EmbDev.net

Forum: FPGA, VHDL & Verilog Reusing registers in VHDL FSM code


Author: Darian Reyes (Guest)
Posted on:
Attached files:
  • preview image for 1.png
    1.png
    15.5 KB, 32 downloads
  • preview image for 2.png
    2.png
    28.5 KB, 59 downloads
  • preview image for 3.jpg
    3.jpg
    234 KB, 68 downloads

Rate this post
0 useful
not useful
Hello,

I need to write a Finite State Machine (FSM) in VHDL code and  want to 
have several computations being processed at the same time (a standard 
pipeline). In every state I have several operations to be calculated and 
I employ registers for the result of each one. I strongly need to reuse 
these registers, for example: Register 1 is filled in State 1 (as a 
result of a multiplication) and it is used in the State 2 and State 3 
(as parameter of other operations), then in the State 4, I want to save 
a new operation result (another multiplication) in Register 1 reusing 
it.

My code works in Simulation in Xilinx Vivado 2019, but when I implement 
the desing in a real FPGA (Basys 3 Artix-7) it doesn't work.

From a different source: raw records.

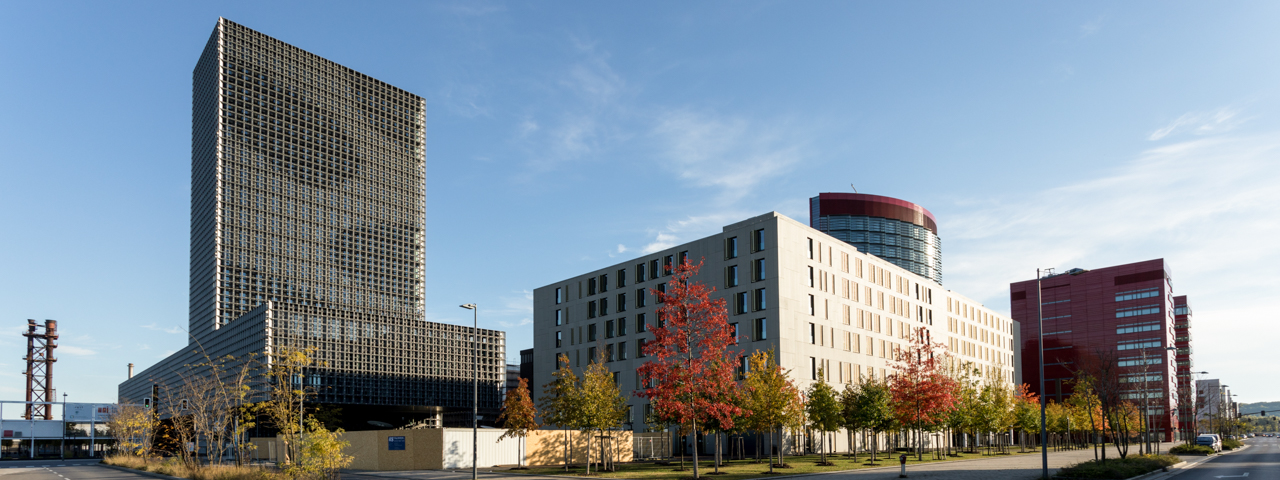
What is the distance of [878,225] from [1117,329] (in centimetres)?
4923

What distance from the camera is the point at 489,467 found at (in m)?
54.0

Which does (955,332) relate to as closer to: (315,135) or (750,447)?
(750,447)

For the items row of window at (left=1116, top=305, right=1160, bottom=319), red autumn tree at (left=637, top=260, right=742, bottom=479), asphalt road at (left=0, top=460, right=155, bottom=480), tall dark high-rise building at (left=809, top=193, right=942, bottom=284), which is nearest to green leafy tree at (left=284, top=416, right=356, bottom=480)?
red autumn tree at (left=637, top=260, right=742, bottom=479)

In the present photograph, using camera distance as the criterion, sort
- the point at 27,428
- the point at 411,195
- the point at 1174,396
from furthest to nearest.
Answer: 1. the point at 411,195
2. the point at 1174,396
3. the point at 27,428

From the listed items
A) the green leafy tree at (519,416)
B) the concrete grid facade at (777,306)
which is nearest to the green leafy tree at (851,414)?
the concrete grid facade at (777,306)

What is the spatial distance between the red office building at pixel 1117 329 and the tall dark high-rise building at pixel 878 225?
24728mm

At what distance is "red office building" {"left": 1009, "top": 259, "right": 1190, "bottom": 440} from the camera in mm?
150125

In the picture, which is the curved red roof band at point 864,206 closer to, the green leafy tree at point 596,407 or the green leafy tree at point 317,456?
the green leafy tree at point 596,407

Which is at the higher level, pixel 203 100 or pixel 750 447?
pixel 203 100

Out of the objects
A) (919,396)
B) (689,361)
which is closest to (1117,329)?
(919,396)

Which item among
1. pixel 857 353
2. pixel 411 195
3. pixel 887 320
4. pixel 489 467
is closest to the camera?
pixel 489 467

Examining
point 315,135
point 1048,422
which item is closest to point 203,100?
point 315,135

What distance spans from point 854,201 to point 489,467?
452 feet

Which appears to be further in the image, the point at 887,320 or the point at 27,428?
the point at 27,428
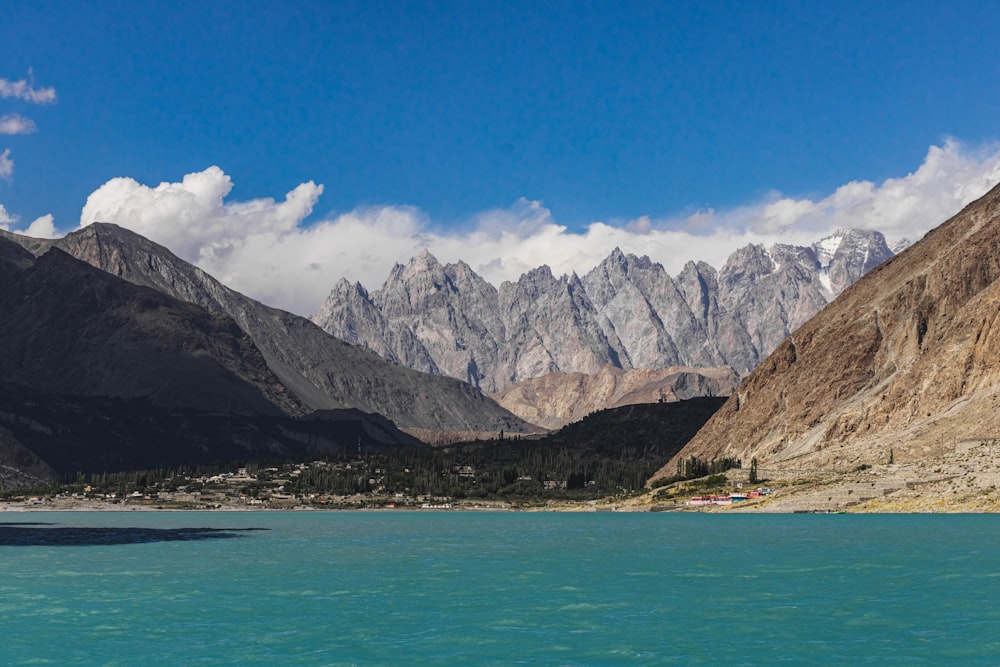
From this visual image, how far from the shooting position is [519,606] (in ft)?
293

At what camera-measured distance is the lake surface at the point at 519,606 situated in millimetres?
66250

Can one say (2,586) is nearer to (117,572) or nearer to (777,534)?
(117,572)

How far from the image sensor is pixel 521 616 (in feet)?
272

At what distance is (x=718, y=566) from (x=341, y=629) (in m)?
62.4

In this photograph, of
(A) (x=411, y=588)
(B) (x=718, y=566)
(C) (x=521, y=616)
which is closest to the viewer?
(C) (x=521, y=616)

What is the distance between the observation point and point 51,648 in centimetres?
6950

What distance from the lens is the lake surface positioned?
66250 mm

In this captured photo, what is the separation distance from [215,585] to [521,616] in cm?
4164

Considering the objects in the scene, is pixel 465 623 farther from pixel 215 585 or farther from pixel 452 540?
pixel 452 540

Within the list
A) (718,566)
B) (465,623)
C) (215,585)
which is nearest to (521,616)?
(465,623)

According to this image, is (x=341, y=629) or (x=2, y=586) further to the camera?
(x=2, y=586)

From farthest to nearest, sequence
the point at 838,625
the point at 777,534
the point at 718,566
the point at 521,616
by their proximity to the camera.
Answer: the point at 777,534, the point at 718,566, the point at 521,616, the point at 838,625

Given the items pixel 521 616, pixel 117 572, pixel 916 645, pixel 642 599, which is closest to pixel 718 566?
pixel 642 599

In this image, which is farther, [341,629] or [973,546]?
[973,546]
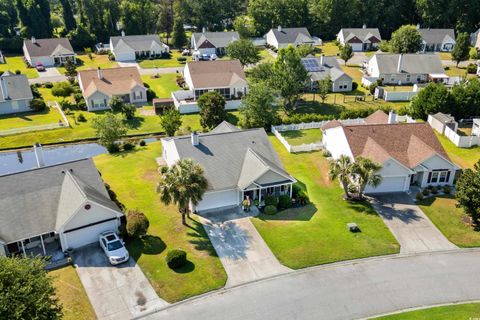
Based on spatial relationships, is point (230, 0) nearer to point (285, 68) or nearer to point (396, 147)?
point (285, 68)

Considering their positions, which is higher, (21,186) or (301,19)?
(301,19)

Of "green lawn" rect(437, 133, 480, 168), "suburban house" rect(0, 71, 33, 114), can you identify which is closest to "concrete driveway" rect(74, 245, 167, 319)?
"green lawn" rect(437, 133, 480, 168)

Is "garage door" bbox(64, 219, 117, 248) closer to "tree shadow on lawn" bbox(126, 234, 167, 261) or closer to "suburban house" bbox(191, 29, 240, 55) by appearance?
"tree shadow on lawn" bbox(126, 234, 167, 261)

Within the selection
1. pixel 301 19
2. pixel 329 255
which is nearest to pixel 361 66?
pixel 301 19

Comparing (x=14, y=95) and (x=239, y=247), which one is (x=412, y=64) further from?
(x=14, y=95)

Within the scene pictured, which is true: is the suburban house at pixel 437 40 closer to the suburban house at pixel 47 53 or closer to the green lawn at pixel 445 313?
the suburban house at pixel 47 53

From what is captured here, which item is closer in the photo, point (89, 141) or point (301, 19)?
point (89, 141)
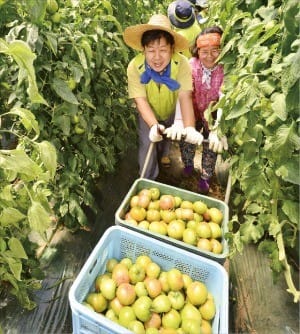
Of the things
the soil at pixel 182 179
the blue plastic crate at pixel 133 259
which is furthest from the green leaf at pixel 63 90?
the soil at pixel 182 179

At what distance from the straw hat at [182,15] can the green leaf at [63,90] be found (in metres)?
2.60

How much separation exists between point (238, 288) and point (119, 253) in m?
0.84

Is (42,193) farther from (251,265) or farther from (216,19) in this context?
(216,19)

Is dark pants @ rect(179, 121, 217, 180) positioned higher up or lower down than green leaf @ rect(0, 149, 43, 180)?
lower down

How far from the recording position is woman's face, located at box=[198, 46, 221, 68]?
2.32 meters

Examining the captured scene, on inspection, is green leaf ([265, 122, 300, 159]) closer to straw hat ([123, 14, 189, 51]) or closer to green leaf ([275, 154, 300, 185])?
green leaf ([275, 154, 300, 185])

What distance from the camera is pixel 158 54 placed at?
2188 millimetres

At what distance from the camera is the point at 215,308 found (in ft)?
4.84

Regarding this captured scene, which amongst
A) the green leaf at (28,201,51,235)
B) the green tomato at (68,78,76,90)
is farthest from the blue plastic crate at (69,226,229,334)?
the green tomato at (68,78,76,90)

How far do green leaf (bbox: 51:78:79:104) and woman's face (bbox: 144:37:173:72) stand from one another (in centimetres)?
77

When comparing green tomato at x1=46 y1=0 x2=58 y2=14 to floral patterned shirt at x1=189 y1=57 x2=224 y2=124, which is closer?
green tomato at x1=46 y1=0 x2=58 y2=14

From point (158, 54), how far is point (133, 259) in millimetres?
1336

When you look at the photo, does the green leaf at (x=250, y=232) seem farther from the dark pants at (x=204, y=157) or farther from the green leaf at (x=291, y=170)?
the dark pants at (x=204, y=157)

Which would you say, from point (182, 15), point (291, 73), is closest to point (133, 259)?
point (291, 73)
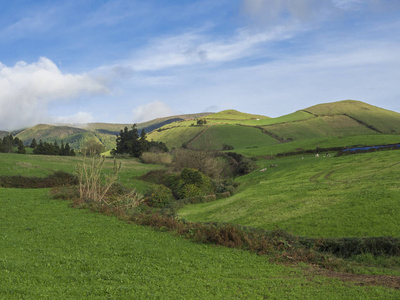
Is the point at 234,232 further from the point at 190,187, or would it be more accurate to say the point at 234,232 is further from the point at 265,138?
the point at 265,138

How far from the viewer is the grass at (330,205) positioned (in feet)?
62.9

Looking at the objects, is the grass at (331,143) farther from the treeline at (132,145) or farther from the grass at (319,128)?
the grass at (319,128)

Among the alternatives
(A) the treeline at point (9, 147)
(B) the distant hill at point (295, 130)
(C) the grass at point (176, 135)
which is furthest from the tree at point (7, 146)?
(C) the grass at point (176, 135)

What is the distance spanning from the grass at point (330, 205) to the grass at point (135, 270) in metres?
8.06

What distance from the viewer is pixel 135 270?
10961 mm

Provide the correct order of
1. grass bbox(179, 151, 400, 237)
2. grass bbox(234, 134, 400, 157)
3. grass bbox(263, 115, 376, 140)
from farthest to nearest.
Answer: grass bbox(263, 115, 376, 140) → grass bbox(234, 134, 400, 157) → grass bbox(179, 151, 400, 237)

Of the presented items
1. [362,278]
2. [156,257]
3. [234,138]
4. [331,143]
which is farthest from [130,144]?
[362,278]

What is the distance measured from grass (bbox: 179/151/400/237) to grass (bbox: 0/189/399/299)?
806 cm

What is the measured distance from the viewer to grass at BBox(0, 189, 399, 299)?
30.2 feet

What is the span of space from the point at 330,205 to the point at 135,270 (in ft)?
52.7

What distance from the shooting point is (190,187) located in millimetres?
42625

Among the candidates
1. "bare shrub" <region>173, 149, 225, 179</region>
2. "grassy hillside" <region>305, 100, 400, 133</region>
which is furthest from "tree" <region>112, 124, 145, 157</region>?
"grassy hillside" <region>305, 100, 400, 133</region>

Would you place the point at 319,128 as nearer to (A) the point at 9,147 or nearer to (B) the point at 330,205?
(A) the point at 9,147

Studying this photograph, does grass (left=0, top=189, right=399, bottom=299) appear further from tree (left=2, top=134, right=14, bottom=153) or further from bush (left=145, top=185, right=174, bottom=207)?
tree (left=2, top=134, right=14, bottom=153)
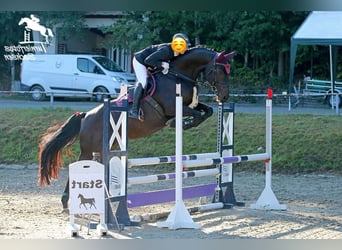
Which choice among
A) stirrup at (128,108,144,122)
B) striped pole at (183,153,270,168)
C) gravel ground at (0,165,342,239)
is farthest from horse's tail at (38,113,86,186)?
striped pole at (183,153,270,168)

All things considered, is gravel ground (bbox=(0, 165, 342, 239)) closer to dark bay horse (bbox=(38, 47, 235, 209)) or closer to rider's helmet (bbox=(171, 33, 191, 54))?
dark bay horse (bbox=(38, 47, 235, 209))

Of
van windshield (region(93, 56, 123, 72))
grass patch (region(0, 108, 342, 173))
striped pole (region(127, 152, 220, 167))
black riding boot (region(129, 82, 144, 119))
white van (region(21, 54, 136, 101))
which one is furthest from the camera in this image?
van windshield (region(93, 56, 123, 72))

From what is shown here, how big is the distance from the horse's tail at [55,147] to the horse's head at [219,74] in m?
1.20

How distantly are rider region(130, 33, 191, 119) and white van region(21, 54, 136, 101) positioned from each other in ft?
30.0

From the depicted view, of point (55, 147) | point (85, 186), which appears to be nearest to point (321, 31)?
point (55, 147)

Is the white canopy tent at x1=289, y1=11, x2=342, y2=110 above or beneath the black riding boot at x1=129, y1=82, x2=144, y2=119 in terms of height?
above

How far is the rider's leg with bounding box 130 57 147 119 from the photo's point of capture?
6859 mm

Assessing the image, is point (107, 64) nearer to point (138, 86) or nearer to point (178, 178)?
point (138, 86)

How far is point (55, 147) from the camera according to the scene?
280 inches

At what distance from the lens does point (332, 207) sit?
7.58m

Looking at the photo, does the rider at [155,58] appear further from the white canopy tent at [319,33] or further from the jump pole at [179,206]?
the white canopy tent at [319,33]

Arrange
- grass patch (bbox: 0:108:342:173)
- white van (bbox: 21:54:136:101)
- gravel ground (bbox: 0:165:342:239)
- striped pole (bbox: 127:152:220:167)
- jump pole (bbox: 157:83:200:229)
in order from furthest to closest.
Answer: white van (bbox: 21:54:136:101) < grass patch (bbox: 0:108:342:173) < striped pole (bbox: 127:152:220:167) < jump pole (bbox: 157:83:200:229) < gravel ground (bbox: 0:165:342:239)

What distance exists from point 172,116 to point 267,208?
4.03ft
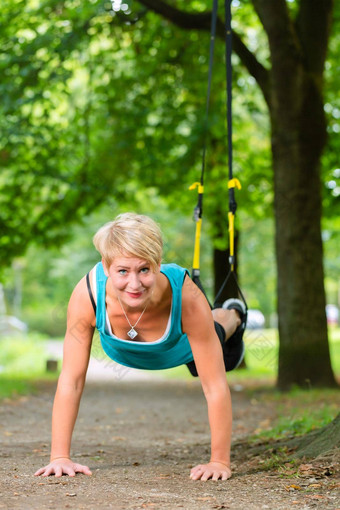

I realized 
that the problem is that the correct values are not saved when I reuse 
the registers. Sometimes, the first time I reuse them, they keep the 
correct value, but already in the second reuse in later FSM states, the 
stored values are not correct, I mean, they do not correspond to the 
result of the operation that I am trying to save in the register.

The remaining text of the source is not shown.